See also: IAG to scale back UK acquisitions
You can almost hear the slow clapping of 900,000 pairs of shareholder hands from the across the globe, following IAG's unveiling of its long-awaited plan to off-load a vast chunk of its troublesome UK portfolio.
Chief executive Michael Wilkins might have only been handed the job two months ago, but he has been running the rule over the business since he joined the company in the Autumn.
What he will have seen is chalk and cheese. And that's putting it mildly.
The decision to scale back IAG UK to become a specialist motor underwriter and wholesale distribution business under the umbrella of Equity Red Star, Equity Direct and recently acquired SME broker, Barnett & Barnett comes as little surprise, given the variance between those elements and IAG UK's retail business.
As a matter of fact, the move was hinted at on a number of occasions.
“[Wilkins] has been running the rule over the business since he joined the company in the Autumn. What he will have seen is chalk and cheese.
In April, the company sneaked a couple of lines into its latest profit warning explaining that it had initiated a strategic shift in the UK away from both the private motor market and the call-centre based model.

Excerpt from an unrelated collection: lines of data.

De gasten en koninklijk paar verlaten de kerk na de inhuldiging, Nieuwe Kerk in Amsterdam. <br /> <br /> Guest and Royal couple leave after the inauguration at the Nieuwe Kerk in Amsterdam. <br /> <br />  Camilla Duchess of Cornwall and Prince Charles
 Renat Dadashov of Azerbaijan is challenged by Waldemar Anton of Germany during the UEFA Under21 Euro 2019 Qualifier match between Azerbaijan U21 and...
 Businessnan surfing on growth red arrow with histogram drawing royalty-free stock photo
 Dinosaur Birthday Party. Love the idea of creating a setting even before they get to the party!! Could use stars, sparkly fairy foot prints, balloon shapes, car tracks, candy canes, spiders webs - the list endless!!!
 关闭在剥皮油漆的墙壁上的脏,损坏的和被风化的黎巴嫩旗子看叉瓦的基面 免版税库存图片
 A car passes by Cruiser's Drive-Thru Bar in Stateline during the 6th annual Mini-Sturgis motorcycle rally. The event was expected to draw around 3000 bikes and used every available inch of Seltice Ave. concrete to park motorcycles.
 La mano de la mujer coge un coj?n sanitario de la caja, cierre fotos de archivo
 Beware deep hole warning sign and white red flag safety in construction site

The same month, the moving of 150 of Equity’s 800 Brentwood staff, comprising its claims liability, classic car and motor breakdown teams, into a new office across town was another clue.
The anaemic performance of Hastings and Advantage, as highlighted to investors in October last year, was the most obvious third.
Given that only a fifth of Equity’s total book is standard motor, specialism is not only a sensible option, but very much core to the insurer’s existing and already profitable offering - 13% at the last reading, to be exact.
But what will become of the rest, namely Lloyd's managing agency, Alba; Equity's broking arm; Open & Direct, and Hastings and Advantage?
IAG has received approaches for both parts and the whole, which are being pursued. The word's 'MBO' and 'Neil Utley' feature on most tipster's lists, especially as the IAG UK chief has done it all before. He has all the backing he needs for such a move.
“Given that only a fifth of Equitys total book is standard motor, specialism is not only a sensible option, but very much core to the insurers existing and already profitable offering
However, as you would expect given market conditions (both within and beyond the sector) there is no timeline for the sale, with Wilkins commenting rather obliquely: “We will take whatever time it takes.”
In an investor presentation, IAG added that it would look for “natural owners who can derive greater value from the personal lines distribution assets Hastings/Advantage, and our mass market branch distribution.”
It's a tough ask, and no one is yet to even suggest a price tag. But one thing is for sure: Hastings will not fetch anything like the £140m IAG paid for it less than two years ago. The move to close down two of the group's five UK call centres, leading to 300 redundancies, will suggest to potential buyers that the business is at least attempting to become fit for profitable purpose.
At the same time, there is more than slightly ironic that Equity insurance brokers has steadily continued to acquire in recent months, including yesterday, with the company announcing its 18th buy in the past year. No prizes for guessing who might be a front-runner to acquire that part of the business, which has almost 100 branches and 900 employees across the UK, including Northern Ireland.
While IAG blames the prolonged depression of the UK motor market for the performance of its portfolio, the citing of aggregators as a primary cause is further evidence of the transformational – and unexpected – impact these portals are having in reshaping the way that personal lines business is transacted.
IAG adds that the private motor market can be expected to be tough for another two years; an observation that the likes of Zurich, Allstate, Travelers and Allianz will be only too well aware as their pursuit of RBSI edges towards its conclusion.